Para a execução das obras, contava-se com a Orquestra da casa que, durante o anunciado concerto e na derradeira das sinfonias teria Florian Krumpöck ao piano e na regência. Interpretada a primeira das citadas peças, sob a direcção do concertino Florian Zwiauer, a alma mater do Festival, seguir-se-ia o concerto de piano.

Seguir-se-ia, escrevi eu e muito bem.
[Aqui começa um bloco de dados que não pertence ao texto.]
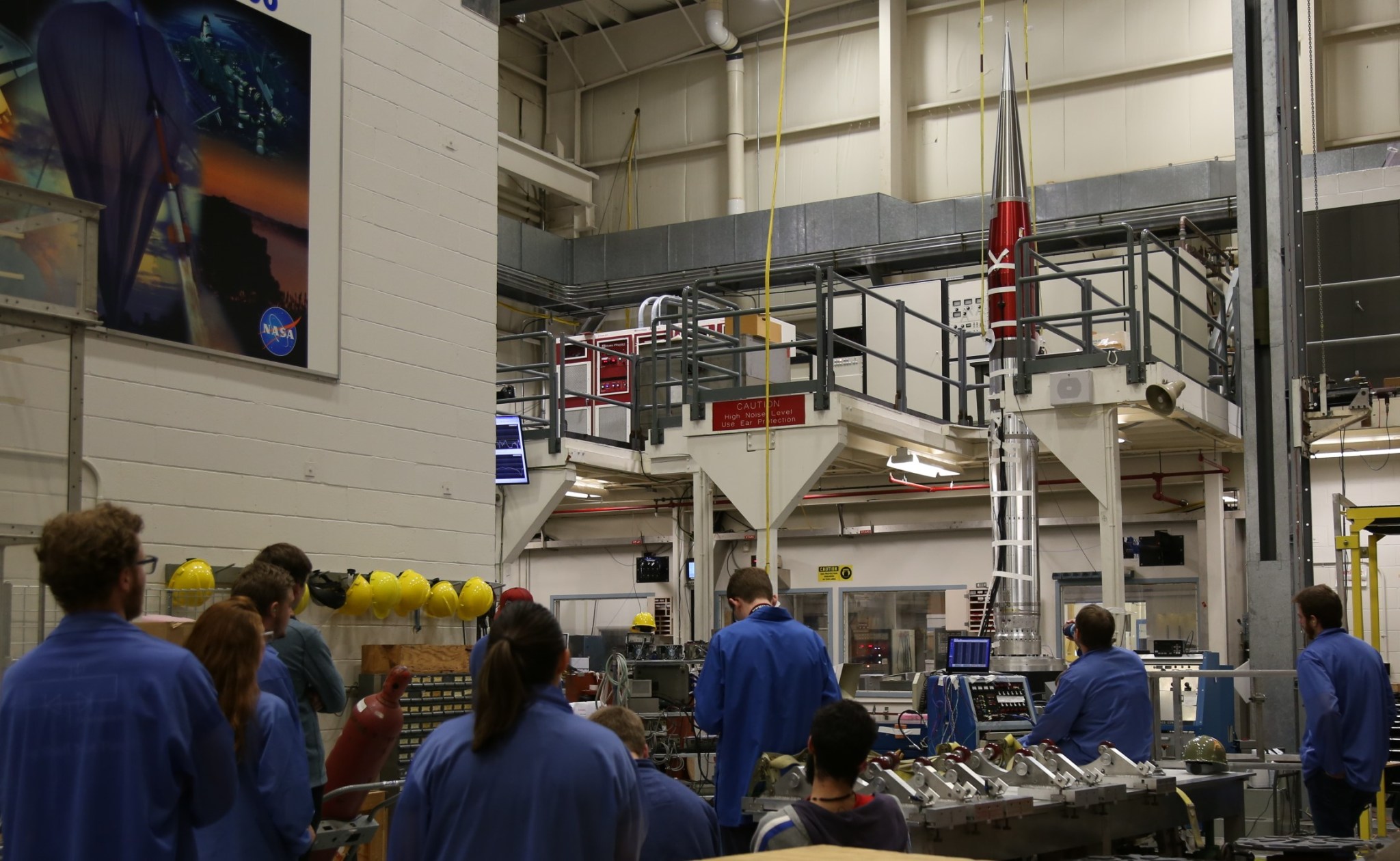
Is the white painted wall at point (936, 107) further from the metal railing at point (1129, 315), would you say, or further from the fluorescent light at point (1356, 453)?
the fluorescent light at point (1356, 453)

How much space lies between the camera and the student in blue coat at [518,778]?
286cm

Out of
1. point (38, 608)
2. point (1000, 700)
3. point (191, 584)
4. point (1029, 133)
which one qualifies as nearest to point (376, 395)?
point (191, 584)

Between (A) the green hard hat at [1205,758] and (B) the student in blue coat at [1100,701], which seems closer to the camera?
(B) the student in blue coat at [1100,701]

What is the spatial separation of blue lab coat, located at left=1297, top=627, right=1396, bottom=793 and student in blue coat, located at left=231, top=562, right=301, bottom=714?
179 inches

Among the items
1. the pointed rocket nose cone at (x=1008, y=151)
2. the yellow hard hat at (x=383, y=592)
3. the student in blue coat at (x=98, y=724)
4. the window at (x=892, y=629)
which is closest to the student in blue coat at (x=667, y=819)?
the student in blue coat at (x=98, y=724)

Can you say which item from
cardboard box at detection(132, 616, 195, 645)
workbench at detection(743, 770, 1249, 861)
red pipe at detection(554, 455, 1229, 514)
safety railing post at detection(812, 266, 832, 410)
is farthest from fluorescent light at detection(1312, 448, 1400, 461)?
cardboard box at detection(132, 616, 195, 645)

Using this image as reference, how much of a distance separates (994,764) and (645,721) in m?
4.71

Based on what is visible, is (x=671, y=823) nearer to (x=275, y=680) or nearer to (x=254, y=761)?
(x=254, y=761)

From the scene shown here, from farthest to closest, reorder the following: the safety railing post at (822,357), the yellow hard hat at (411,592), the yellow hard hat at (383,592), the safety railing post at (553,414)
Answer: the safety railing post at (553,414) → the safety railing post at (822,357) → the yellow hard hat at (411,592) → the yellow hard hat at (383,592)

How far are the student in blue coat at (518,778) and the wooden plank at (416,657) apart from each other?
4.74 meters

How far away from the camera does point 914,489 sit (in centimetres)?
1661

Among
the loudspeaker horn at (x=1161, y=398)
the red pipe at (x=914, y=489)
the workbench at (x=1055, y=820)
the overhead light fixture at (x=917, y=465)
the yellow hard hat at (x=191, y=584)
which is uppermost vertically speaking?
the loudspeaker horn at (x=1161, y=398)

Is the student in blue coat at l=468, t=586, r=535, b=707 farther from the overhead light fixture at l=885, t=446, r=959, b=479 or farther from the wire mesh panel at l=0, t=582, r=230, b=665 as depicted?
the overhead light fixture at l=885, t=446, r=959, b=479

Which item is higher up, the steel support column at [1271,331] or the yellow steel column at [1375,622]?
the steel support column at [1271,331]
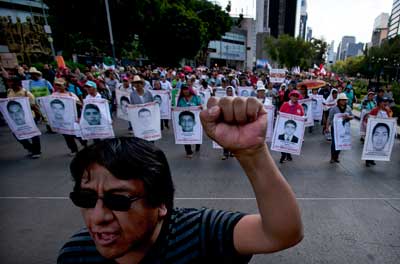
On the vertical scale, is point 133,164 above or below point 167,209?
above

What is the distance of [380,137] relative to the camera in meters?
5.88

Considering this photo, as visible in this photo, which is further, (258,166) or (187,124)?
(187,124)

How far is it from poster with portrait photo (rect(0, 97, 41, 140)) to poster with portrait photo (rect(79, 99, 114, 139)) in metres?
1.24

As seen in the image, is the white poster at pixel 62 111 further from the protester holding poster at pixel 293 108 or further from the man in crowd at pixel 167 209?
the man in crowd at pixel 167 209

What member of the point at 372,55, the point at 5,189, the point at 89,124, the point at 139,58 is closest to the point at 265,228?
the point at 5,189

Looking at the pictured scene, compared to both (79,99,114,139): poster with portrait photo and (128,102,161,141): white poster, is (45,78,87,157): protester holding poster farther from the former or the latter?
(128,102,161,141): white poster

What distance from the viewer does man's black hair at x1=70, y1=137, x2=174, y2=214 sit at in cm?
107

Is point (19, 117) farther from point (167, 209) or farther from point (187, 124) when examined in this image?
point (167, 209)

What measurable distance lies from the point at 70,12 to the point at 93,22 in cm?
207

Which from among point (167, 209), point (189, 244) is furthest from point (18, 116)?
point (189, 244)

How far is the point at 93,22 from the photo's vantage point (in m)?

Seguir-se-ia, entre outras, se a imprescindível presença do piano, não tivesse sido irremediavelmente comprometida por uma inultrapassável avaria de ordem técnica que afectou a manobra de fazer subir o Steinway, da cave sob o palco, até ao seu lugar definitivo, permitindo a interpretação…
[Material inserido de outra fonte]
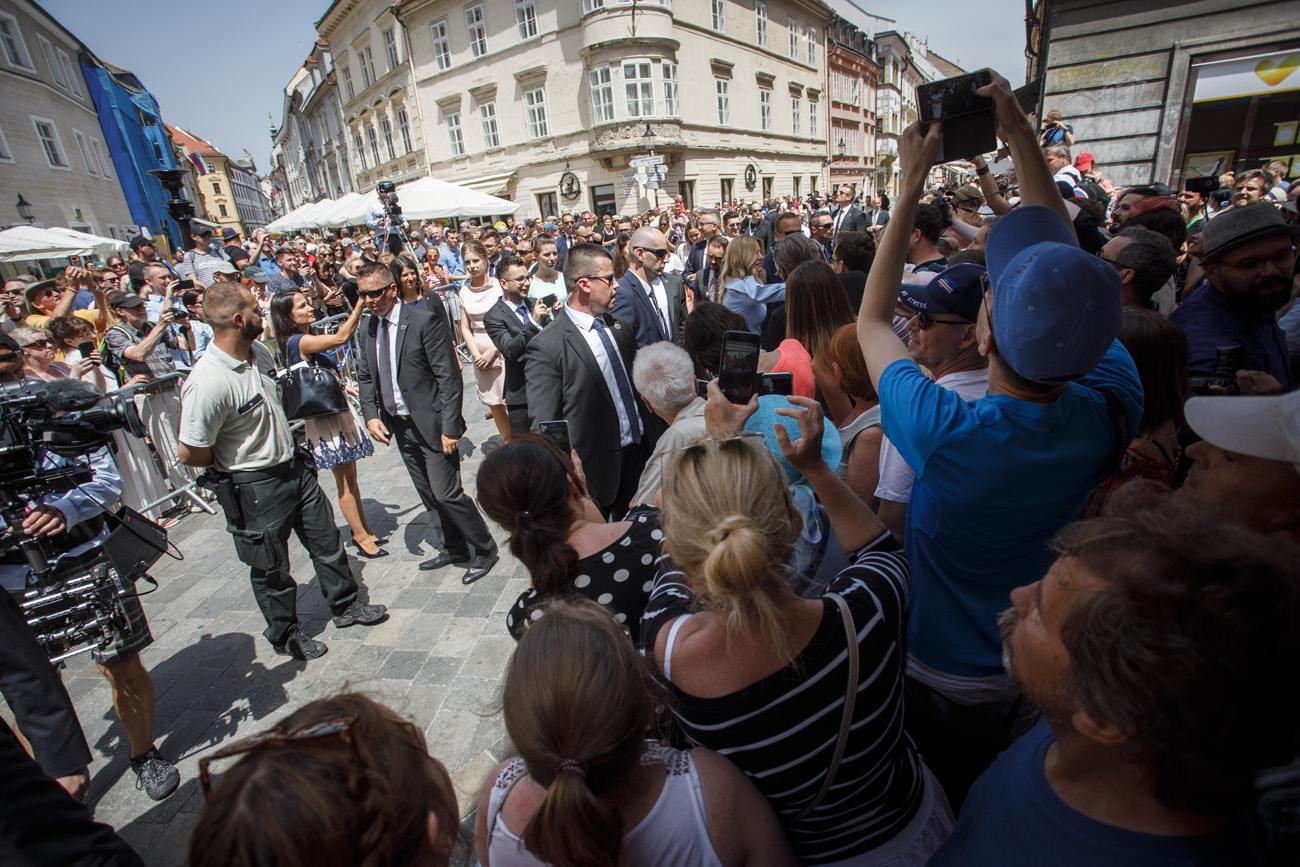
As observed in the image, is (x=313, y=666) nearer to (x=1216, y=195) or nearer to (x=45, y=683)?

E não havia nada a fazer. Nada. A mesma plataforma elevatória que, há mais de quarenta anos – posso eu testemunhar, quase diariamente – tem funcionado tão impecavelmente, recusava-se a colaborar. Mas o espectáculo, tinha de continuar. Após um penoso intervalo, durante o qual não se percebia se haveria alguma hipótese de resolver o manifesto contratempo, apareceu um funcionário.

Quase na borda do palco, muito timidamente, num quadro do mais profundo amadorismo, com uma vozinha inaudível, sem microfone [enfim, que aquilo, como sabem, é uma casa sem meios...] lá avisou que nada havia a fazer. E, como contra factos não há argumentos, todos tivemos de assumir que, no melhor pano cai a nódoa.
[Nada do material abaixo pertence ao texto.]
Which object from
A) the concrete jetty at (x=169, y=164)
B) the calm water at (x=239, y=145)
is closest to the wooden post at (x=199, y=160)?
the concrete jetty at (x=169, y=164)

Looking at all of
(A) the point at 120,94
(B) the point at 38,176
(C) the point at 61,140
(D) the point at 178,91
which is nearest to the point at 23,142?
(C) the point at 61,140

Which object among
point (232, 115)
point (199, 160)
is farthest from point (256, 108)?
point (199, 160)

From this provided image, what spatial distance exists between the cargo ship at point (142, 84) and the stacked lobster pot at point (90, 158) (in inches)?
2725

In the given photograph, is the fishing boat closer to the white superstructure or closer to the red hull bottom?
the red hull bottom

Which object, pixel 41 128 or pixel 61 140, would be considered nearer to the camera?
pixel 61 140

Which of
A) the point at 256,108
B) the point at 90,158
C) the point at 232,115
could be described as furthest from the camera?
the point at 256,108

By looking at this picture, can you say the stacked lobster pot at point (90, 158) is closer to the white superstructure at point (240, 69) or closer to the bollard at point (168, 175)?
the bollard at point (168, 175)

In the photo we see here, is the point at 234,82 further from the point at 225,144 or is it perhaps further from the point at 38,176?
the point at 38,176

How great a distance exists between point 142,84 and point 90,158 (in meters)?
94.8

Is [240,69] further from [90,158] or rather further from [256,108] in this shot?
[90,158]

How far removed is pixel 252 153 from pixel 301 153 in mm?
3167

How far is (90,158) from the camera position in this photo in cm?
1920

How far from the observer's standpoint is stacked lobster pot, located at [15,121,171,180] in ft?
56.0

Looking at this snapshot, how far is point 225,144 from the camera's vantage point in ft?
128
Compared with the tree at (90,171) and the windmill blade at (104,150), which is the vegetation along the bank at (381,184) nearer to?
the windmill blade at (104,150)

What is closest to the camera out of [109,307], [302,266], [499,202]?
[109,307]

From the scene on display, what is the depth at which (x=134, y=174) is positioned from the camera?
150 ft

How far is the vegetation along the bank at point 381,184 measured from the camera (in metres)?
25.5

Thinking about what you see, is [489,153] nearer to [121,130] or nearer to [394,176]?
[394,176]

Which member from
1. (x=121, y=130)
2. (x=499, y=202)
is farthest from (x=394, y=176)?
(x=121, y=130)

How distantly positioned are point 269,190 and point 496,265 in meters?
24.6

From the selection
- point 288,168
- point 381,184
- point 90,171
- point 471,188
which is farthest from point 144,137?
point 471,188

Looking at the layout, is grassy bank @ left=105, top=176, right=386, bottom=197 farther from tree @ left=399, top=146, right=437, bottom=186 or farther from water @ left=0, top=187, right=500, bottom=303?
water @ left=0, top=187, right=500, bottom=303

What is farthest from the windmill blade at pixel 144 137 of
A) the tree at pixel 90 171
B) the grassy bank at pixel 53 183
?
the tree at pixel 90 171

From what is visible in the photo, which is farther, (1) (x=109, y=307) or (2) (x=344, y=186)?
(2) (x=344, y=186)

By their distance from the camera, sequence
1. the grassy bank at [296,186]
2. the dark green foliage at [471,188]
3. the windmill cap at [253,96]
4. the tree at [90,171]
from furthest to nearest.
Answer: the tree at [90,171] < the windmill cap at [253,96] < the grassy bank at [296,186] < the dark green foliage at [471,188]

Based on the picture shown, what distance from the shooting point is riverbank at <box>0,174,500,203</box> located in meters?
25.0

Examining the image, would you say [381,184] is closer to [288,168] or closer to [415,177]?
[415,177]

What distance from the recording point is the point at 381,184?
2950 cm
É que, na realidade, a Fundação Gulbenkian é o melhor pano. Melhor pano é inimaginável. E, para nosso grande e absoluto privilégio, apesar de internacional, a Gulbenkian tem sede em Portugal. Trata-se de uma verdadeira instituição, onde, como é sabido, nada é deixado ao acaso, uma verdadeira ilha de excelência num país em que tudo está contaminado por uma patológica cultura do desleixo.

Agora, digam-me lá se não tenho razão para a apreensão que comecei por manifestar… Eu aguento tudo, desde o fisco que me vem aos bolsos buscar o que não é capaz de cobrar aos ricos e poderosos, até à proverbial incompetência da Câmara Municipal de Sintra que nos mina a qualidade de vida. Eu aguento tudo, porque vivo na constante convicção de que, todos os dias, tenho a Gulbenkian como segunda casa, lugar de permanente refúgio. Mas, então, que profundo golpe foi este? Valha-me Deus, até a Gulbenkian agora me falha?

Não, não acredito. E a atestar que assim mesmo não é, logo entrou o jovem Maestro Krumpöck, impondo à orquestra e ao auditório a sua leitura da Júpiter. E que coisa espantosa de se ouvir e entender ele nos deu no fim de tarde. Reger Mozart é aquilo, aquela sábia noção dos tempi, aquela acre e doce relação de momentos de tensão e lassidão em que Amadé foi perfeito e perfeitamente imbatível em toda a História da Música.

Conheço Krumpöck das minhas frequentes estadas em Salzburg e Viena, conheço-lhe o piano, a sagacidade, a mozartiana propensão. Tenho pena, muita pena que, devido ao capricho de uma máquina que não deve ter sido bem oleada, Lisboa não tivesse escutado o nº 20 em Ré menor pelas suas mãos. Paciência. Percebeu, no entanto, que ali, naquele austríaco Florian, há uma sensibilidade mozartiana inequívoca.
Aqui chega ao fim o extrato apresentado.